### What the task asks
Below are records. Find each line in them that holds the word "хватает" and copy it.

Dataset entries:
▬▬▬▬▬▬▬▬▬▬

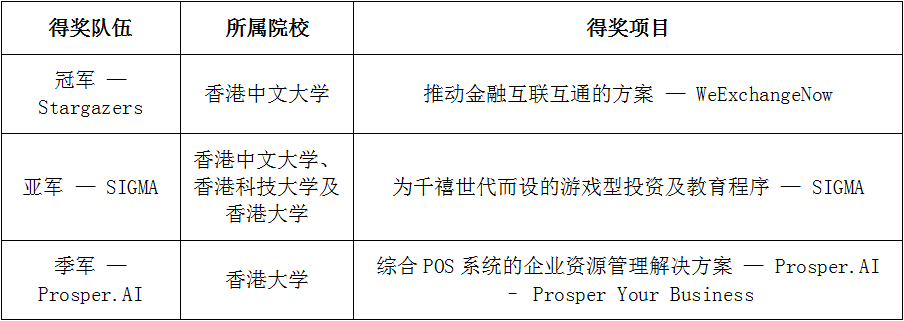 | 得奖队伍 | 所属院校 | 得奖项目 |
|---|---|---|
| 冠军 — Stargazers | 香港中文大学 | 推动金融互联互通的方案 — WeExchangeNow |
| 亚军 — SIGMA | 香港中文大学、香港科技大学及香港大学 | 为千禧世代而设的游戏型投资及教育程序 — SIGMA |
| 季军 — Prosper.AI | 香港大学 | 综合 POS 系统的企业资源管理解决方案 — Prosper.AI - Prosper Your Business |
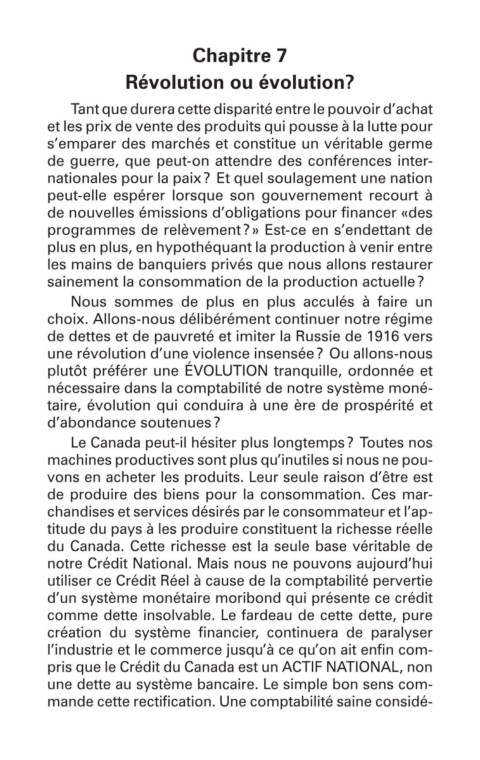 Chapitre 7
Révolution ou évolution?

Tant que durera cette disparité entre le pouvoir d'achat et les prix de vente des produits qui pousse à la lutte pour s'emparer des marchés et constitue un véritable germe de guerre, que peut-on attendre des conférences internationales pour la paix? Et quel soulagement une nation peut-elle espérer lorsque son gouvernement recourt à de nouvelles émissions d'obligations pour financer «des programmes de relèvement?» Est-ce en s'endettant de plus en plus, en hypothéquant la production à venir entre les mains de banquiers privés que nous allons restaurer sainement la consommation de la production actuelle?

Nous sommes de plus en plus acculés à faire un choix. Allons-nous délibérément continuer notre régime de dettes et de pauvreté et imiter la Russie de 1916 vers une révolution d'une violence insensée? Ou allons-nous plutôt préférer une ÉVOLUTION tranquille, ordonnée et nécessaire dans la comptabilité de notre système monétaire, évolution qui conduira à une ère de prospérité et d'abondance soutenues?

Le Canada peut-il hésiter plus longtemps? Toutes nos machines productives sont plus qu'inutiles si nous ne pouvons en acheter les produits. Leur seule raison d'être est de produire des biens pour la consommation. Ces marchandises et services désirés par le consommateur et l'aptitude du pays à les produire constituent la richesse réelle du Canada. Cette richesse est la seule base véritable de notre Crédit National. Mais nous ne pouvons aujourd'hui utiliser ce Crédit Réel à cause de la comptabilité pervertie d'un système monétaire moribond qui présente ce crédit comme dette insolvable. Le fardeau de cette dette, pure création du système financier, continuera de paralyser l'industrie et le commerce jusqu'à ce qu'on ait enfin compris que le Crédit du Canada est un ACTIF NATIONAL, non une dette au système bancaire. Le simple bon sens commande cette rectification. Une comptabilité saine considé-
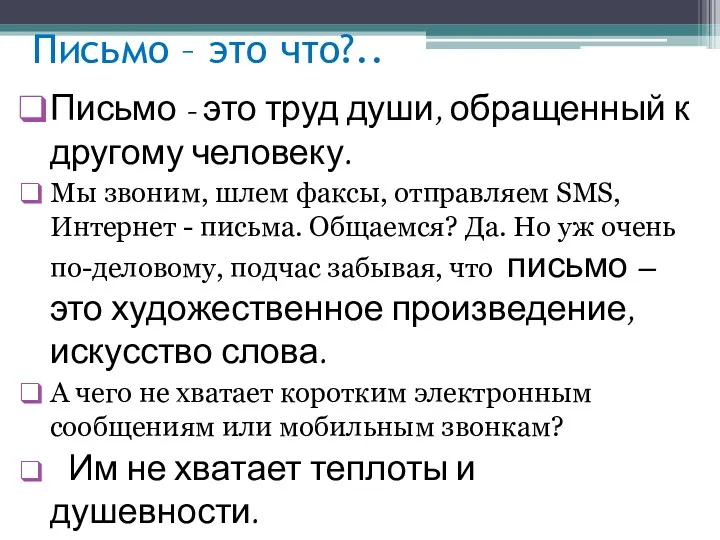 Письмо – это что?..

Письмо - это труд души, обращенный к другому человеку.

Мы звоним, шлем факсы, отправляем SMS, Интернет - письма. Общаемся? Да. Но уж очень по-деловому, подчас забывая, что письмо – это художественное произведение, искусство слова.

А чего не хватает коротким электронным сообщениям или мобильным звонкам?

Им не хватает теплоты и душевности.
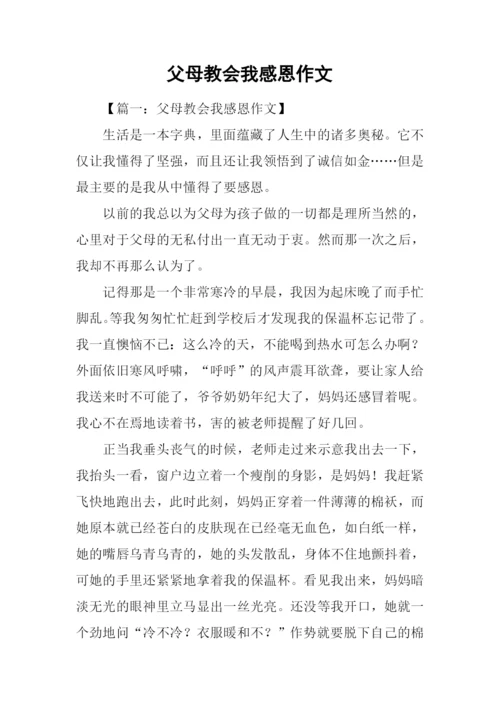 父母教会我感恩作文

【篇一：父母教会我感恩作文】

生活是一本字典，里面蕴藏了人生中的诸多奥秘。它不仅让我懂得了坚强，而且还让我领悟到了诚信如金……但是最主要的是我从中懂得了要感恩。

以前的我总以为父母为孩子做的一切都是理所当然的，心里对于父母的无私付出一直无动于衷。然而那一次之后，我却不再那么认为了。

记得那是一个非常寒冷的早晨，我因为起床晚了而手忙脚乱。等我匆匆忙忙赶到学校后才发现我的保温杯忘记带了。我一直懊恼不已：这么冷的天，不能喝到热水可怎么办啊？外面依旧寒风呼啸，“呼呼”的风声震耳欲聋，要让家人给我送来时不可能了，爷爷奶奶年纪大了，妈妈还感冒着呢。我心不在焉地读着书，害的被老师提醒了好几回。

正当我垂头丧气的时候，老师走过来示意我出去一下，我抬头一看，窗户边立着一个瘦削的身影，是妈妈！我赶紧飞快地跑出去，此时此刻，妈妈正穿着一件薄薄的棉袄，而她原本就已经苍白的皮肤现在已经毫无血色，如白纸一样，她的嘴唇乌青乌青的，她的头发散乱，身体不住地颤抖着，可她的手里还紧紧地拿着我的保温杯。看见我出来，妈妈暗淡无光的眼神里立马显出一丝光亮。还没等我开口，她就一个劲地问“冷不冷？衣服暖和不？”作势就要脱下自己的棉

▬▬▬▬▬▬▬▬▬▬

### Solution below
А чего не хватает коротким электронным сообщениям или мобильным звонкам?
Им не хватает теплоты и душевности.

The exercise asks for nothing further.